GIVEN RECORDS:
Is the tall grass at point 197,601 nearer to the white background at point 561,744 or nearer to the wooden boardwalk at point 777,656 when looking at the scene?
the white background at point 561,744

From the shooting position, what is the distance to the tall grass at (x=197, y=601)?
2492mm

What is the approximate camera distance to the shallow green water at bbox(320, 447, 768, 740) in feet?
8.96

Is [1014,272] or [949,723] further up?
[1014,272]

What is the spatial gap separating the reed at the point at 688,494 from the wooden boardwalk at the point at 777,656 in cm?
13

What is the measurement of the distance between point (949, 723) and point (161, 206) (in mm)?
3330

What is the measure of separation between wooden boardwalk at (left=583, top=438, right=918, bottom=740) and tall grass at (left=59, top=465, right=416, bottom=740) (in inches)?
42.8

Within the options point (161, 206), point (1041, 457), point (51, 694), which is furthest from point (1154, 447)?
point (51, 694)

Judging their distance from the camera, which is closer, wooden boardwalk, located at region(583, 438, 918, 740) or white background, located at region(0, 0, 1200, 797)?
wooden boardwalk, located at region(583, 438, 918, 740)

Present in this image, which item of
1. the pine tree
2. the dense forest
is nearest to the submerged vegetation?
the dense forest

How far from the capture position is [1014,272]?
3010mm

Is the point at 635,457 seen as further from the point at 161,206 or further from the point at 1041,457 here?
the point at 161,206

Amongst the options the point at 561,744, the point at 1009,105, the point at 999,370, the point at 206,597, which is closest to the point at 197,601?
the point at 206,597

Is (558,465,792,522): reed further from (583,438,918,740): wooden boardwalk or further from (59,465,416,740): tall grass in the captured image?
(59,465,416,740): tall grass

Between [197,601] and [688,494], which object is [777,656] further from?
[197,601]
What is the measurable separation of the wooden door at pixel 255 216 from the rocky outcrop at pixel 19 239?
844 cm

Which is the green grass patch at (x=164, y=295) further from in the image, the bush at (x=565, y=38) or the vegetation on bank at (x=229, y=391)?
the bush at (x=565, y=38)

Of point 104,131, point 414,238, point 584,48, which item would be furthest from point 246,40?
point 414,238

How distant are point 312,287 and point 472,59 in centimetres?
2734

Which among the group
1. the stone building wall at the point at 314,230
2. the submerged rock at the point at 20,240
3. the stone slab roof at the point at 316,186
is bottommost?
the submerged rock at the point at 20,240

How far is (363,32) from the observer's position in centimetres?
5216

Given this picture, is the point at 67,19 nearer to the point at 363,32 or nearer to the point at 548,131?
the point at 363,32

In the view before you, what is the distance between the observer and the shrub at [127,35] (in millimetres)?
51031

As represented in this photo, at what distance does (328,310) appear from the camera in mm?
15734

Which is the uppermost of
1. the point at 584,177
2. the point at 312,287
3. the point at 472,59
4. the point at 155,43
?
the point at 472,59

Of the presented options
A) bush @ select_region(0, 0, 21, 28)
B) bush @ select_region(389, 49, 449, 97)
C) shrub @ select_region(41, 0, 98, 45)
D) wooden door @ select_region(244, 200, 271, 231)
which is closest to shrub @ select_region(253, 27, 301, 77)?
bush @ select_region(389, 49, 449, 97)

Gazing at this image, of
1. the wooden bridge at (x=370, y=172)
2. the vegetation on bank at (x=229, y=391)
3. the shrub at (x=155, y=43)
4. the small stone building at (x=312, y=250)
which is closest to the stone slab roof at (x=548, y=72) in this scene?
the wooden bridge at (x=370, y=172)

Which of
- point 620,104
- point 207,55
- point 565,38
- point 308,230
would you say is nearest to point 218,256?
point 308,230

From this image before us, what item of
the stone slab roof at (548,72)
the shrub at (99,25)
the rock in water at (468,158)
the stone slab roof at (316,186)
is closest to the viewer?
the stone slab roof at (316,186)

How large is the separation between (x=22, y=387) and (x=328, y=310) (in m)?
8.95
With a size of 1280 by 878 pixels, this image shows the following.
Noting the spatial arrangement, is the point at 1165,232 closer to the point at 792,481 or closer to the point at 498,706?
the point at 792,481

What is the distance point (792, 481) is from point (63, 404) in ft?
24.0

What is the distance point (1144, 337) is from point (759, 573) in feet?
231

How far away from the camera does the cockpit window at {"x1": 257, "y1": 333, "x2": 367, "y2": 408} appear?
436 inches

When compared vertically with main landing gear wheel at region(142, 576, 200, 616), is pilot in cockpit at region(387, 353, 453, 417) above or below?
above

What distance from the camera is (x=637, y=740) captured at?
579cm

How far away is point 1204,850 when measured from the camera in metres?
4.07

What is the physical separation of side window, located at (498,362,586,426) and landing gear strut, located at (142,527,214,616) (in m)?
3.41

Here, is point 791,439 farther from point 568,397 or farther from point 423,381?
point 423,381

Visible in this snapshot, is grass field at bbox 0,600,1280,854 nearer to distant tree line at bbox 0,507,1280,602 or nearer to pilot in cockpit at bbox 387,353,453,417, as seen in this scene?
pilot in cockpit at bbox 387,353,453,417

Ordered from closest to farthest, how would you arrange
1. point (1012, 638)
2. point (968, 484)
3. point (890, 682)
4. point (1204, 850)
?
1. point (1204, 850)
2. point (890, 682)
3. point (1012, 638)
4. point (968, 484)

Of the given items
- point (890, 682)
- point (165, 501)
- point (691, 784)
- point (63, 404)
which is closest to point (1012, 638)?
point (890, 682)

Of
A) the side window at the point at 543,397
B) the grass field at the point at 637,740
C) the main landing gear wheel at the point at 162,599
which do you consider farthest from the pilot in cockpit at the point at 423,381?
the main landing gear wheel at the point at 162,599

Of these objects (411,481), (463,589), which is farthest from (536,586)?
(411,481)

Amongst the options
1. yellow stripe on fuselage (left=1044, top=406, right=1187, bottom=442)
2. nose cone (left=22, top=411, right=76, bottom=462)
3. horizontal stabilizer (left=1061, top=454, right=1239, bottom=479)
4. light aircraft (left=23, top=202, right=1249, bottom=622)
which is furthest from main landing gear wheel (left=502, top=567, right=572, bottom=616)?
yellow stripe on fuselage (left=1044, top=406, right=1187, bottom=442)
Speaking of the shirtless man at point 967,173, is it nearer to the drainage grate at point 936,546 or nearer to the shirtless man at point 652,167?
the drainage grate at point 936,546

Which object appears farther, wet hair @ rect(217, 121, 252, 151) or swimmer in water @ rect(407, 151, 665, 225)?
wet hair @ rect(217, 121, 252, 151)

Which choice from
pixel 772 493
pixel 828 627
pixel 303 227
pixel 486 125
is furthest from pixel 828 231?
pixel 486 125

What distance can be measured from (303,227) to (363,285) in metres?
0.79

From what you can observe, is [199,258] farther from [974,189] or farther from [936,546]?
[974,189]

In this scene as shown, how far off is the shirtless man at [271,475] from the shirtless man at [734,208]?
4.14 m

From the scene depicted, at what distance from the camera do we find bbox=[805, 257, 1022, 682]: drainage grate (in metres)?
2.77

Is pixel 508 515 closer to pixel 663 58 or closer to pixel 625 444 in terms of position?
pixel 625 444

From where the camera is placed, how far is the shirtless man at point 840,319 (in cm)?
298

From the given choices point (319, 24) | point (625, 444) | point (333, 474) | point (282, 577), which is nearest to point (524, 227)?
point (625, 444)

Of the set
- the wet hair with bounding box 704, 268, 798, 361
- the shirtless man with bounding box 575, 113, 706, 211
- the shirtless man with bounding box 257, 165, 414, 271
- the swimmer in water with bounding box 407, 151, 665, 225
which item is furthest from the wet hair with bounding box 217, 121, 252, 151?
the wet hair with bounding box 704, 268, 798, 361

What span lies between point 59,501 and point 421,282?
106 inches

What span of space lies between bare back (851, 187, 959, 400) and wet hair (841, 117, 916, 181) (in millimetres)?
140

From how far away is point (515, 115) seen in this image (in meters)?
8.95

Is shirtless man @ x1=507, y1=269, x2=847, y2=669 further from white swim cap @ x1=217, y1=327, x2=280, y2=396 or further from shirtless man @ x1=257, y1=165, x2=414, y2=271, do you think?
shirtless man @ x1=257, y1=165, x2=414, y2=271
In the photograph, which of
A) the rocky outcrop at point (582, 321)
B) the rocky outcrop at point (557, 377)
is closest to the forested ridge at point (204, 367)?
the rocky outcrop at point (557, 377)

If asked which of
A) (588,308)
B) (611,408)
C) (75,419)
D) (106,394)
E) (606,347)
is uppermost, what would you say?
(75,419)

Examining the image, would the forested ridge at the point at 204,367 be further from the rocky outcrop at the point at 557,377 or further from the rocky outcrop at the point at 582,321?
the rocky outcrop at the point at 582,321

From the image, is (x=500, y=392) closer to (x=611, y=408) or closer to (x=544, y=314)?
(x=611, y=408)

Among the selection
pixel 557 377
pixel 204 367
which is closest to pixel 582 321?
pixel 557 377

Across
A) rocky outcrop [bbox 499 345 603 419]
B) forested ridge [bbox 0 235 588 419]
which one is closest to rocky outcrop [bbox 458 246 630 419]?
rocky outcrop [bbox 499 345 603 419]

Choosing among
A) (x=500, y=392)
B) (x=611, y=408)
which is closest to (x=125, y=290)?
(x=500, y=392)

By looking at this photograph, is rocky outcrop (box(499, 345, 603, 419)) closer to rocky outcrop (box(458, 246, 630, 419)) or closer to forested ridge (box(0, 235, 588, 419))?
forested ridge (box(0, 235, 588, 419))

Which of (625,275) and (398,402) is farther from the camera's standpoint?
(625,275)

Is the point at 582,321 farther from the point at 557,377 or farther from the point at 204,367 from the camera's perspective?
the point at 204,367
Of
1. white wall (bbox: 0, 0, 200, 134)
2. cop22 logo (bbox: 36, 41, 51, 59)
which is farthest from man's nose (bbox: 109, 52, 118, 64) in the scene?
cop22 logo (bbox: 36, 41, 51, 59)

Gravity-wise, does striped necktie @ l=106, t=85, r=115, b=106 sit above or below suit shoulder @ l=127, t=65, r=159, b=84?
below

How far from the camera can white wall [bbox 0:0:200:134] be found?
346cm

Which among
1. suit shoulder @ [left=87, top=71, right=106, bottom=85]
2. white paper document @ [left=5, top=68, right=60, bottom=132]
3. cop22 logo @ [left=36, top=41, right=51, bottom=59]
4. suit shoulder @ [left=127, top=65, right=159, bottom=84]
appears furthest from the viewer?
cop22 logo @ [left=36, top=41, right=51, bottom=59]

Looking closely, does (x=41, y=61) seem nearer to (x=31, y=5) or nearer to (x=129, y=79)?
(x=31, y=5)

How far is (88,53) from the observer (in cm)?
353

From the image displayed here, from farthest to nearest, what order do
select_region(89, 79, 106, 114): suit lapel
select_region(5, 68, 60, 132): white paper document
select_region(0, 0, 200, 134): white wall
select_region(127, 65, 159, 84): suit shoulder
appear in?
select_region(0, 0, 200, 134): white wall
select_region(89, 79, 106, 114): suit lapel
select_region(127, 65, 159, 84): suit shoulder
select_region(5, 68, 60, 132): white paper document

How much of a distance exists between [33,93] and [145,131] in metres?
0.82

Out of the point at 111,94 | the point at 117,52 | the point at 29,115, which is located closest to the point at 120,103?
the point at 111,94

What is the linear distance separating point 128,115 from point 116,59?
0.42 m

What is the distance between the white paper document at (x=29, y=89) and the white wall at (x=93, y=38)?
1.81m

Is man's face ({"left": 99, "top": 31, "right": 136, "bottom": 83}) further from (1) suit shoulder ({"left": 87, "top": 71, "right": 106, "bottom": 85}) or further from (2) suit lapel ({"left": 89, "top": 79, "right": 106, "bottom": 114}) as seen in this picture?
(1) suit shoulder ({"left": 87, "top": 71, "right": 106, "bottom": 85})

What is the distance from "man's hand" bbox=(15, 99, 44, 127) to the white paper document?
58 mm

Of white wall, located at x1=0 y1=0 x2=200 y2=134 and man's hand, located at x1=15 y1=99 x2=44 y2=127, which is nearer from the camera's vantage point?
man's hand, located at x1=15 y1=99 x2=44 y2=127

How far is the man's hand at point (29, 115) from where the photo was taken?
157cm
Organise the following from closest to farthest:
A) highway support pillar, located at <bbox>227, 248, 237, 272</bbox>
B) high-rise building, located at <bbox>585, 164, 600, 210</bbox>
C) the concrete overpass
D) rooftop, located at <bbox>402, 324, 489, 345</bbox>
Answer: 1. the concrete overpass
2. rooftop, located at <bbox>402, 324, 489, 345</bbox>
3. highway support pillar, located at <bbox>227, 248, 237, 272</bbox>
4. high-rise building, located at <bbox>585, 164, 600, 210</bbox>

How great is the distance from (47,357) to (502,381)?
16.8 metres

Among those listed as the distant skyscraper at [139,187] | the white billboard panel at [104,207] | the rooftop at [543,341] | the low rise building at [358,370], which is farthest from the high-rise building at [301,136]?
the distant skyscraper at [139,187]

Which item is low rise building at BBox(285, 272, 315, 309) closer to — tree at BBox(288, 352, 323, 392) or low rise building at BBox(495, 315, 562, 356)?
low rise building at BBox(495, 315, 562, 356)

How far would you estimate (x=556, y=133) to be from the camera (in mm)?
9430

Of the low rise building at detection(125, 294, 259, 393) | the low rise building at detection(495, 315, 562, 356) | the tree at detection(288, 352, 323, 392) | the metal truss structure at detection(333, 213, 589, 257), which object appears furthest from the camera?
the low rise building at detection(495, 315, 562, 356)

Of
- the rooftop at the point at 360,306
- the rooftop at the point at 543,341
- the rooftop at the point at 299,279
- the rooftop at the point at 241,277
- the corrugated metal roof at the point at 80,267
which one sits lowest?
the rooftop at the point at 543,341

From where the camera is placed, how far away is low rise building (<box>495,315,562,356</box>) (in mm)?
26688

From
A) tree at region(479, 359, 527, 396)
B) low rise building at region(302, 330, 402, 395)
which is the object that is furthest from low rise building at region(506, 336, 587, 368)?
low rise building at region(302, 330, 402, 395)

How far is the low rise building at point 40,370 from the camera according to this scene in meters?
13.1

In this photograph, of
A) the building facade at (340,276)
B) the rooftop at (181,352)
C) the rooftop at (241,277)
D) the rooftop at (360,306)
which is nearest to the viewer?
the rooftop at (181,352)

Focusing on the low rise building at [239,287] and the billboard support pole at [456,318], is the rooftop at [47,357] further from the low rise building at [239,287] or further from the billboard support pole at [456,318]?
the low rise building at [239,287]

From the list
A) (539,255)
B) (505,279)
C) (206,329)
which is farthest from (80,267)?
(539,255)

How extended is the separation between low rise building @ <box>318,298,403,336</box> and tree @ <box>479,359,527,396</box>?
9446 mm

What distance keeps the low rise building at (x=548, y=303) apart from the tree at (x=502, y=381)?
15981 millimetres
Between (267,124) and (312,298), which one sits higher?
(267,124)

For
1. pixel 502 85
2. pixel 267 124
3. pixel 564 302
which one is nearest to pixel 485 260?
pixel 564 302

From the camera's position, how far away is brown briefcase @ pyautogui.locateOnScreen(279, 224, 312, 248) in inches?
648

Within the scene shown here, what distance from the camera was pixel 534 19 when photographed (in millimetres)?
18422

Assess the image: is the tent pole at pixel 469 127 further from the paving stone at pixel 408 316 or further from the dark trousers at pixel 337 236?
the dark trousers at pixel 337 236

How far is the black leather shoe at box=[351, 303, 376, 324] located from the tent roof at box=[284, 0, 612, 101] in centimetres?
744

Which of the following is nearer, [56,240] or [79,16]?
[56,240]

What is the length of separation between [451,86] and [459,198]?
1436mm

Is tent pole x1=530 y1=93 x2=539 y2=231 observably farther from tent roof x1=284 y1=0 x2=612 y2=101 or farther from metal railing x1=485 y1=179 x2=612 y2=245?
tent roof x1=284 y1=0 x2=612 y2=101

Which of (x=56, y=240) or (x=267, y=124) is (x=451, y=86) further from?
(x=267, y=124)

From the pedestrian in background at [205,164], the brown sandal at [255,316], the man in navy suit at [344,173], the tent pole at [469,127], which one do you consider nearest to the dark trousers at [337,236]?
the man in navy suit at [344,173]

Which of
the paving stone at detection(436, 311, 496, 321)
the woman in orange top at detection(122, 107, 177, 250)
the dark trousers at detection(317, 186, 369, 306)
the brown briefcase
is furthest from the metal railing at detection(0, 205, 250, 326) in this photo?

DIRECTIVE: Starting at the line that contains "Which of (x=56, y=240)", repeat each line exactly through the last one in the listing. Include both of those lines and nothing more.

THE RESULT:
Which of (x=56, y=240) or (x=267, y=124) is (x=451, y=86) further from?
(x=267, y=124)

From the pedestrian in background at [205,164], the brown sandal at [255,316], the man in navy suit at [344,173], the tent pole at [469,127], which one do you consider nearest to the dark trousers at [337,236]?
the man in navy suit at [344,173]

Which of
the paving stone at detection(436, 311, 496, 321)
the woman in orange top at detection(122, 107, 177, 250)
the dark trousers at detection(317, 186, 369, 306)
the brown briefcase
is furthest from the metal railing at detection(0, 205, 250, 326) in this photo?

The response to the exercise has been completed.